这天一早,沈隐手里拿着他好不容易做出来的包子,满脸怨念的看着床上躺着,满脸通红的人。

他真的服了。

他没见过谁伤好了半个月才开始发烧。

关键,他本来不用受这个苦。如今虽然是夏天,但每到夜晚还是有些凉意的,偏偏某个太子殿下,跟脑子有病似的大晚上非的站在门外看看月亮,赏赏星星。

他还不好好穿衣服,搂着个里衣就往外跑。

他做下属的也不敢拦啊,他怕像上次一样在挨一耳光。

沈隐叹口气,蹲在床边啊呜几口将手里的包子吃个干净。末了抬手随便在身上擦擦。

做完这些后,沈隐起身。去打了一盆井水进来。任劳任怨的拿着个已经洗的变色的布条浸湿后叠好放在楚殁离的额头。

末了又拿过一个同样变色的帕子浸湿后任劳任怨的给太子殿下擦手心脚心擦身体。

沈隐做完这些,又去端就一碗温水,一小勺一小勺的给太子殿下喂下。

……

……

沈隐看着从太子殿下唇边流下的温水,额头青筋暴起。

*****

知道的他是发烧难受的睡着了,不知道还以为他死了连水都喝不下了。

沈隐想直接伸手卸了床上人的下巴,但他又很清楚太子殿下只是睡着了,不是昏迷也不是死了。

他要是这么做了,那死的人就是他了。

沈隐抬手,将手里盛着温水的碗“啪”的一下放在破桌上,爱喝不喝。

沈隐心里这么想着,手上换帕子擦身体的动作却没有停歇。

月上中天,沈隐伸手探了探楚殁离额头的温度,随后松了一口气:“可算是退一点了。”

说着,沈隐将手里的帕子往盆里一扔,就准备起身回他的长凳上休息,正准备起身的时候,沈隐蓦然低头看了一眼床上双眼紧闭的人。
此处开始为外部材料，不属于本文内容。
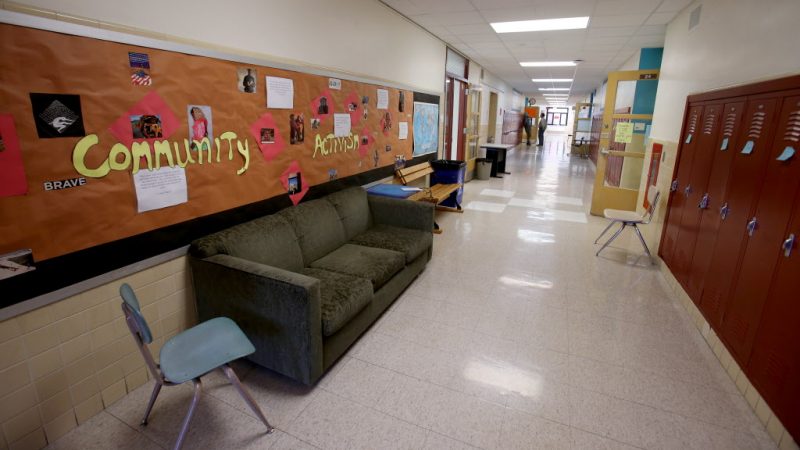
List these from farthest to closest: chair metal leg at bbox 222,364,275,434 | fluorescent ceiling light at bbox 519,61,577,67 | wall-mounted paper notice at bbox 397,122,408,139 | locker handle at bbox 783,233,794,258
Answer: fluorescent ceiling light at bbox 519,61,577,67 → wall-mounted paper notice at bbox 397,122,408,139 → locker handle at bbox 783,233,794,258 → chair metal leg at bbox 222,364,275,434

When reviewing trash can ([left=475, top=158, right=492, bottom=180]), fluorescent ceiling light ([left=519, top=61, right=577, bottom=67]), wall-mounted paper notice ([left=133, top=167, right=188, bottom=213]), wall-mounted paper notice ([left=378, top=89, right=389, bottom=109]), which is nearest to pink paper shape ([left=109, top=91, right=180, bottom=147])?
wall-mounted paper notice ([left=133, top=167, right=188, bottom=213])

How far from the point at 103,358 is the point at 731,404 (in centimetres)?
353

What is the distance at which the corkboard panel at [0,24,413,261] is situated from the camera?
1.55 meters

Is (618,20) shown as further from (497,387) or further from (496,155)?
(496,155)

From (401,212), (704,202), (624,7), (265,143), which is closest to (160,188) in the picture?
(265,143)

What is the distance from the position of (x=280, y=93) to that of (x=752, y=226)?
3.31m

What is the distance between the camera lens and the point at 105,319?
6.43 feet

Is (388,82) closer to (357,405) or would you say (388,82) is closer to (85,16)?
(85,16)

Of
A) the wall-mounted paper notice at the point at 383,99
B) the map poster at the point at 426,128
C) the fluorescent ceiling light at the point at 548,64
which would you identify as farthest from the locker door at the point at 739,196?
the fluorescent ceiling light at the point at 548,64

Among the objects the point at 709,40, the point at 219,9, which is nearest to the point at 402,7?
the point at 219,9

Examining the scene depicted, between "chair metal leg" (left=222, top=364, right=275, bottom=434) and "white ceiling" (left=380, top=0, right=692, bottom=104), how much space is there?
4129 mm

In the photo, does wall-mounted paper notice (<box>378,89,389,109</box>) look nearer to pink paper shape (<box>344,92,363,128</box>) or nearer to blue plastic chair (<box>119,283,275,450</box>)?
pink paper shape (<box>344,92,363,128</box>)

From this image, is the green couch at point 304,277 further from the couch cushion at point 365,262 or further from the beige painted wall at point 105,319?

随后,沈隐深呼吸一口气,还是在床边坐下了,太子殿下金贵,别晚上在出什么事了。

说着,沈隐双手一抬,脑袋一趴,就在床边趴着睡着了。

迷迷糊糊间,沈隐暗暗在心里想着,明天一定要在殿下醒之前醒,不然的话,殿下在给他一巴掌可怎么办。

想着想着,沈隐双眸慢慢闭上,沉入梦乡。

第二天一早,楚殁离刚睁开眼就觉得浑身疲惫全消,整个人也没有高烧过后的粘腻感,反而觉得浑身轻松,除了有些渴。

钱在看看地面摆着的两个木盆,和木盆边上搭着的布条,楚殁离就知道,又是他。

楚殁离抬手,手指轻轻的落在沈隐脑袋上拍了两下,没有反应。

楚殁离蹙眉,有些奇怪,要是往常,自己刚睁眼就能吃上膳食,今日这是怎么了。

楚殁离手下力道加重。在那儿趴着的沈隐终于抬起头来,双颊通红,眼神涣散,英俊的脸上映着几道床板的红痕。

沈隐睁眼,随后晃了晃脑袋,他觉得眼睛有些花,没忍住抬手擦擦眼,随后才看清眼前坐着的人,是一身粗麻僧衣的楚殁离。

沈隐有些迟钝的想起了什么,当即起身,声音发哑:“主子您醒了,属下知错,这就去准备早饭。”

说着,沈隐转身准备离开,却身体一软,一屁股坐在床板上。

楚殁离眼疾手快的伸手扶住,眸光微动:“你怎么了?”

沈隐只觉得脑袋疼,他下意识的甩甩脑袋:“属下没事。”

说着,沈隐起身,抬步朝着门外走去。